一九八四年她在洛杉磯搬家整理行李,不巧翻到一九五四年在香港英皇道蘭心照相館所拍的一張舊照,看見署名與日期,剛巧整三十年,不禁自提「悵望卅秋一灑淚,蕭條異代不同時。」


至此,蒼涼亦不復。唯有蕭條。




(中)


在張愛玲筆下,另一個發生在上海的故事,講的是男女主人公一段電車奇遇。這一次,她終於把她「心愛」的電車作為貫穿整個故事的舞台。


開電車的人開電車。在大太陽底下,電車軌道像兩條光瑩瑩的,水裡鑽出來的蛐蟮,抽長了,又縮短了;抽長了,又縮短了、、、、、、


如果沒有碰到封鎖,電車的進行是永遠不會斷的。封鎖了。搖鈴了。「叮鈴鈴鈴鈴鈴,」每一個「玲」字是冷冷的一小點,一點一點連成一條虛線,切斷了時間與空間。


切斷了時間與空間,才為故事的發生提供了可能性。


電車是上海現代性的主要標誌之一。前面說過,張愛玲從不諱言自己對電車鈴聲的喜愛,沒有電車鈴聲的陪伴,她是睡不著覺的。


上海在中國現代化進程中是一個「意外」的產物,是舊的文明正在崩塌,而新的文明尚未建立的特殊歷史時期的變體。張愛玲自己也在談上海人時說,「上海人是傳統的中國人加上近代高壓生活的磨練。新舊文化種種畸形產物的交流,結果也許是不甚健康的,但是這裡有一種奇異的智慧。「——《到底是上海人》。沒有人承認殖民時期,尤其是淪陷時期的上海的美。在許多左翼作家的筆下,上海甚至成為西方資本主義糜爛、浮華的替身,淪為攻擊的標靶。但是同樣也沒有人能否認,那時的上海,是絕代的,不可再現的。遺老遺少的上海是躲避戰亂之苦,用餘下不多的資本苟延殘喘的棲身之所,有一種遲暮之感。張愛玲也算是這一人群中的一名,她後來在自傳體小說《小團圓》中提到她的奶奶寫下的詩句:「四十明朝過,猶為世網縈。蹉跎暮容色,煊赫舊家聲。」可謂真實寫照;而杜月笙的上海,是冒險家的樂園,眾多長期生活在中國社會的底層人群尋找發跡機會的上海。

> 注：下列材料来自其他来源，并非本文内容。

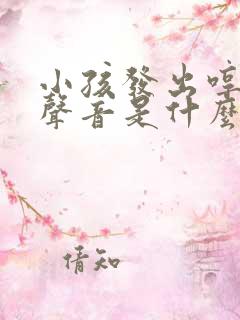 小孩发出哼哼的声音是什么原因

他們有時不擇手段,殺人如毛,他們的上海,是血海上浮蕩的金船,沉沒只是時間問題,所以及時行樂,永遠是有今天沒明天的日子。他們屬於上海陰暗存在的代表。另一種,是周璇、蝴蝶、陳雲裳的上海,夢幻,嫵媚,享受著電影、唱片等現代媒介帶來的種種傳播優勢而一時家戶喻曉,成為上海一道獨特的亮麗風景。


而張愛玲的上海,似乎更靠攏前者。在《留情》里的楊家正是遺老遺少的代表,「因為楊家過去開通的歷史,連老太太也喜歡各色新穎的外國東西。」老太太的房間里,冰箱、電話、金屬品文件櫃一應俱全,但也只能靠著變賣祖上的字畫度日。這樣的作品不少,另外還包括《金鎖記》里的姜公館、《傾城之戀》里的白公館都可作為典型。後來看過《小團圓》才知道,這是她自身家庭史的真實投影。


張愛玲說過,「最好的材料,是你最深知的材料。」在她的所有作品中,這一類作品算是成功之作。其他則次之。也包括她不多的長篇少說之一《半生緣》,我認為是一個敗筆。敗在她筆下的舞女太過形式化。對於顧曼露的描寫並不如後來電影中梅艷芳演繹得那般傳神,可以說,是梅艷芳身上絕代芳華的風塵媚骨彌補了小說筆觸的乏力。再後來顧曼幀為了孩子甘願回到祝家的那段,相信每一位張迷都難以容忍。是時的張愛玲沒有做過母親,她一生也沒有做過母親,所以她不懂母親。換言之,她也不懂底層人物的生活。更不懂上海之外的人群的生活。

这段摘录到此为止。